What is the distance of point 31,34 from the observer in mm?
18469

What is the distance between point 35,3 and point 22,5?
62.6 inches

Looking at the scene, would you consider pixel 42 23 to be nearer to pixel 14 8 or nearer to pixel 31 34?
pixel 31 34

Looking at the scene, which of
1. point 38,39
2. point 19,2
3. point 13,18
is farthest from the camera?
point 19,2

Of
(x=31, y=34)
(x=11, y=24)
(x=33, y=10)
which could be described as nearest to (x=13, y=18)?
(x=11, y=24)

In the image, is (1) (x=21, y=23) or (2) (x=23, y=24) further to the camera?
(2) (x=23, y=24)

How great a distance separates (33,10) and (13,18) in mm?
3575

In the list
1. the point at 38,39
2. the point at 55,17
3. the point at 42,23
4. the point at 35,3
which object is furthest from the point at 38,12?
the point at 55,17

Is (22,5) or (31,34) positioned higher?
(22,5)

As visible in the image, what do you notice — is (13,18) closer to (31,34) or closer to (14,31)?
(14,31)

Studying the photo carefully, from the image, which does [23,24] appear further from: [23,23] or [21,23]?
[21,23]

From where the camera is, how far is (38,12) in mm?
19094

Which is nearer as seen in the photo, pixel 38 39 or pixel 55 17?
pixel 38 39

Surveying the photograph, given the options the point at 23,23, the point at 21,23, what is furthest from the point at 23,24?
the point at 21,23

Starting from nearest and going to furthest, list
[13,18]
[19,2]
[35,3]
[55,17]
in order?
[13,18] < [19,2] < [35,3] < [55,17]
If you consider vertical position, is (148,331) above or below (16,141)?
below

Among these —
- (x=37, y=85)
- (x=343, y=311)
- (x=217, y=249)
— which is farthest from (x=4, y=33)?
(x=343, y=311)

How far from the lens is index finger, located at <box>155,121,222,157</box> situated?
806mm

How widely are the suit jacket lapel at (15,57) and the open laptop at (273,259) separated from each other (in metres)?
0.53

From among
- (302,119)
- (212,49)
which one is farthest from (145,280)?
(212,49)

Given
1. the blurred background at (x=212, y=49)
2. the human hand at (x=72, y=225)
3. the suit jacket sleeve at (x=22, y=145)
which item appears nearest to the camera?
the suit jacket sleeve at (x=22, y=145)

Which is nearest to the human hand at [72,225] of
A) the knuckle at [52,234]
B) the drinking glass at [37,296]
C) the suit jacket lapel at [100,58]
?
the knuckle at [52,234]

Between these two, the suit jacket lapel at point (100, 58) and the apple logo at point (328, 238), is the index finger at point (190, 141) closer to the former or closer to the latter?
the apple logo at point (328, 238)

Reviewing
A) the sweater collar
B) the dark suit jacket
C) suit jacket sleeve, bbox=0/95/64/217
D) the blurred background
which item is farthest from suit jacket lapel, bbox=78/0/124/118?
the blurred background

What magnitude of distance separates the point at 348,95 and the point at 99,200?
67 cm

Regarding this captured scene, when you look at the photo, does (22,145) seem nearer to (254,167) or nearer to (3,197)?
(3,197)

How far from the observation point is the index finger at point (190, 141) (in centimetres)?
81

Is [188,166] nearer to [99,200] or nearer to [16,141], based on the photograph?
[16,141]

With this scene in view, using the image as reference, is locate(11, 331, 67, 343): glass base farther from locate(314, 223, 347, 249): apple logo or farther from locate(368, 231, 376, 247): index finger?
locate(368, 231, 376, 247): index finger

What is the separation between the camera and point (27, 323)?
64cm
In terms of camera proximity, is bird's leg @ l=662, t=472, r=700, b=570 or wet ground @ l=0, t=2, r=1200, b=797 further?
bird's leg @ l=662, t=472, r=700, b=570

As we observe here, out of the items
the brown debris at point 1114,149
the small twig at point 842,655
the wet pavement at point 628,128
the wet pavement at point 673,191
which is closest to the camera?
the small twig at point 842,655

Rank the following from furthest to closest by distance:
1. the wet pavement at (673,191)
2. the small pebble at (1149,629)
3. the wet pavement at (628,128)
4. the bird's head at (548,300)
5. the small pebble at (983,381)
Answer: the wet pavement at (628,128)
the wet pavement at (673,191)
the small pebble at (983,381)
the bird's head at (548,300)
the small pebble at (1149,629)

● ● ● ● ● ● ●

▶ **Detalhes da tarefa**: Reproduza fielmente o trecho das entradas que começa na linha que contém "Rank the following" e segue até o final das entradas, incluindo essa primeira linha.

▶ **Resposta**:
Rank the following from furthest to closest by distance:
1. the wet pavement at (673,191)
2. the small pebble at (1149,629)
3. the wet pavement at (628,128)
4. the bird's head at (548,300)
5. the small pebble at (983,381)
Answer: the wet pavement at (628,128)
the wet pavement at (673,191)
the small pebble at (983,381)
the bird's head at (548,300)
the small pebble at (1149,629)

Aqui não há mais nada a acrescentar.